Task statement: Locate every line in the records that contains the string "slope" and copy each one in full. Letter case counts when matching.

::: Material for this task :::

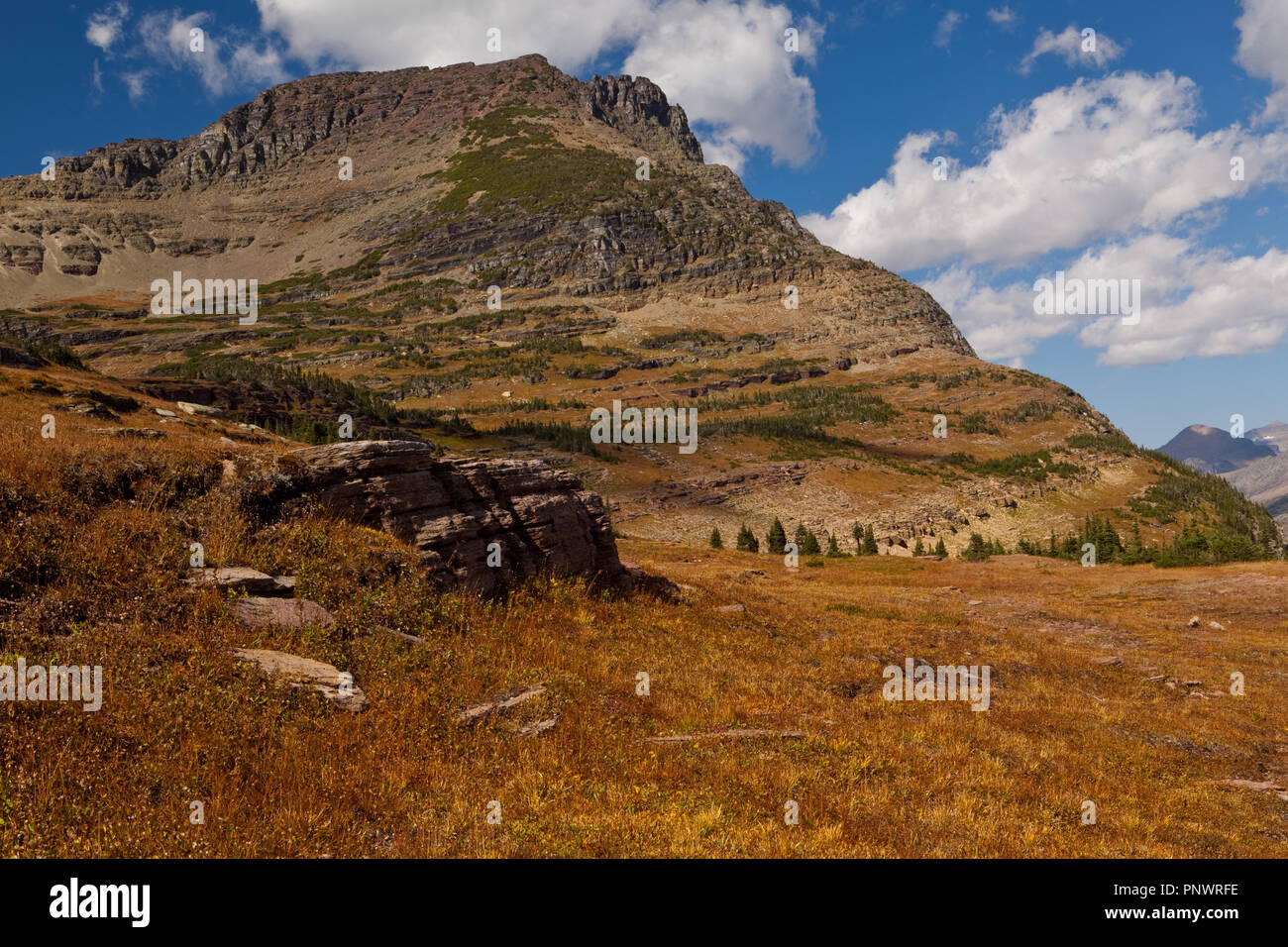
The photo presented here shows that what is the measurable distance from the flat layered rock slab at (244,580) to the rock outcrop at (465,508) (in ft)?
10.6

:::
::: Material for this task :::

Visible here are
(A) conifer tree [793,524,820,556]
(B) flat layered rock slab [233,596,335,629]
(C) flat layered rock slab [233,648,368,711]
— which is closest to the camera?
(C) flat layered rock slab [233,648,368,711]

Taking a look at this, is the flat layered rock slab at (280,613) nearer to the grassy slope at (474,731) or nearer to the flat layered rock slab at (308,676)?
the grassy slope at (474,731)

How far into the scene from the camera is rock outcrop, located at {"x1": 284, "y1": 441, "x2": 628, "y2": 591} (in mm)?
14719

:::

Result:
Taking a look at this, is the flat layered rock slab at (280,613) nearer to the grassy slope at (474,731) or nearer to the flat layered rock slab at (308,676)?
the grassy slope at (474,731)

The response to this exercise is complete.